*** Block opens ***

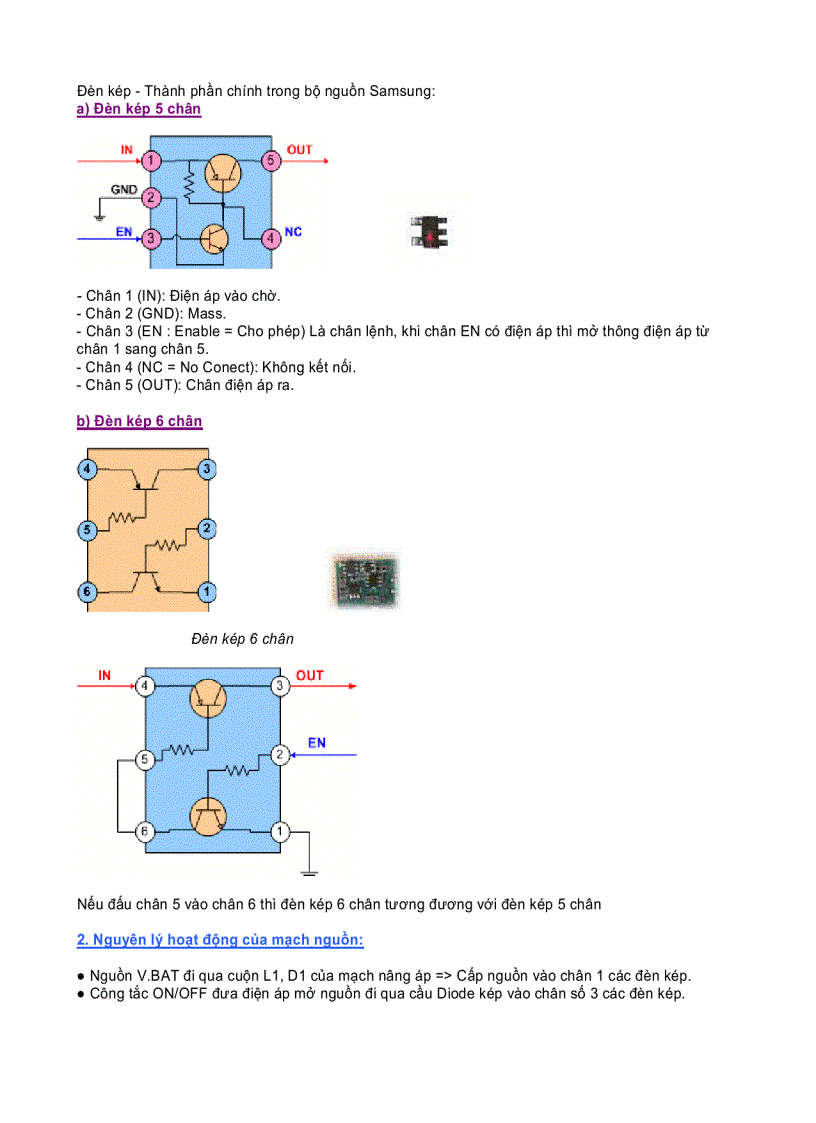 Đèn kép - Thành phần chính trong bộ nguồn Samsung:
a) Đèn kép 5 chân

IN 1 5 OUT
GND 2
EN 3 4 NC

- Chân 1 (IN): Điện áp vào chờ.
- Chân 2 (GND): Mass.
- Chân 3 (EN : Enable = Cho phép) Là chân lệnh, khi chân EN có điện áp thì mở thông điện áp từ chân 1 sang chân 5.
- Chân 4 (NC = No Conect): Không kết nối.
- Chân 5 (OUT): Chân điện áp ra.

b) Đèn kép 6 chân

4 3
5 2
6 1

Đèn kép 6 chân

IN 4 3 OUT
5 2 EN
6 1

Nếu đấu chân 5 vào chân 6 thì đèn kép 6 chân tương đương với đèn kép 5 chân

2. Nguyên lý hoạt động của mạch nguồn:

● Nguồn V.BAT đi qua cuộn L1, D1 của mạch nâng áp => Cấp nguồn vào chân 1 các đèn kép.
● Công tắc ON/OFF đưa điện áp mở nguồn đi qua cầu Diode kép vào chân số 3 các đèn kép.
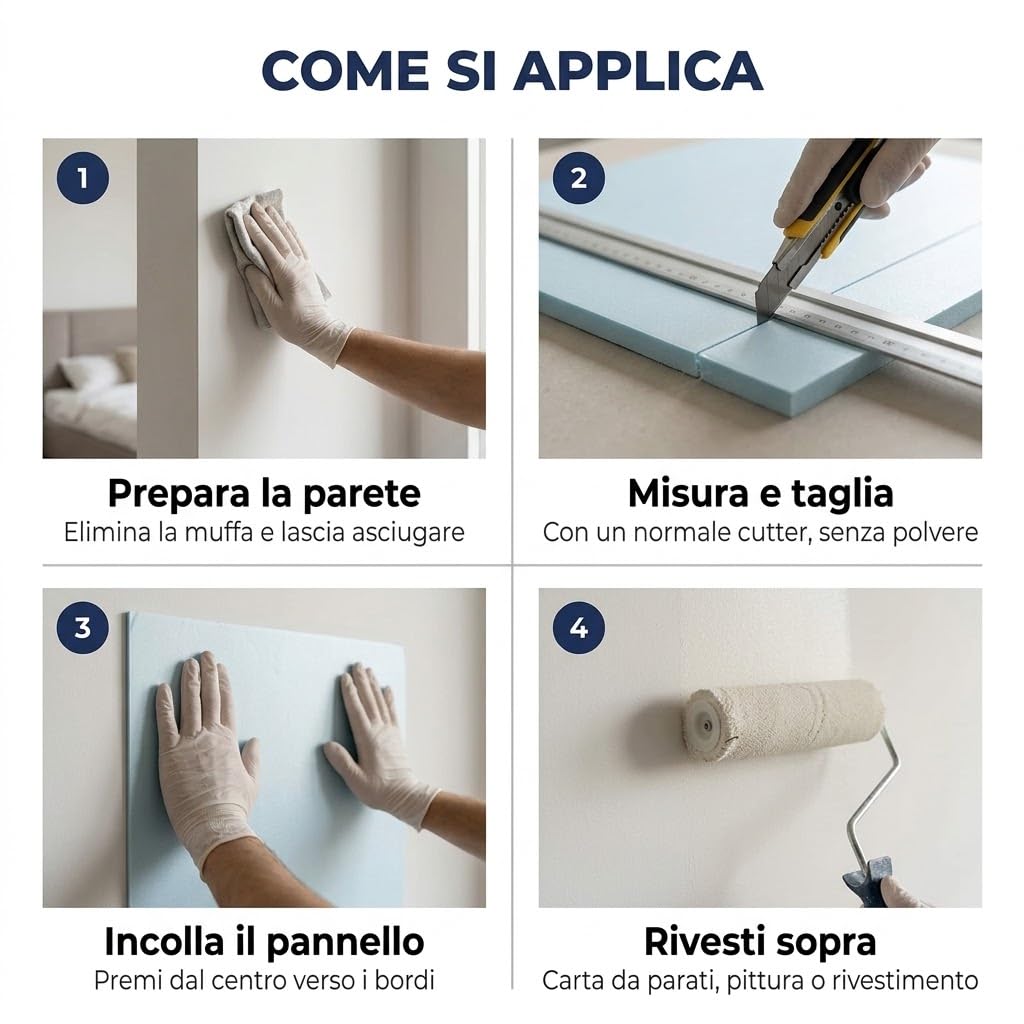 COME SI APPLICA

1

Prepara la parete
Elimina la muffa e lascia asciugare

2

Misura e taglia
Con un normale cutter, senza polvere

3

Incolla il pannello
Premi dal centro verso i bordi

4

Rivesti sopra
Carta da parati, pittura o rivestimento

*** Block closes ***

● Your assignment
Up to and including the line with "- Chân 3 (EN", copy the data above from its first line. Skip pictures.

● Solved exercise
 Đèn kép - Thành phần chính trong bộ nguồn Samsung:
a) Đèn kép 5 chân

IN 1 5 OUT
GND 2
EN 3 4 NC

- Chân 1 (IN): Điện áp vào chờ.
- Chân 2 (GND): Mass.
- Chân 3 (EN : Enable = Cho phép) Là chân lệnh, khi chân EN có điện áp thì mở thông điện áp từ chân 1 sang chân 5.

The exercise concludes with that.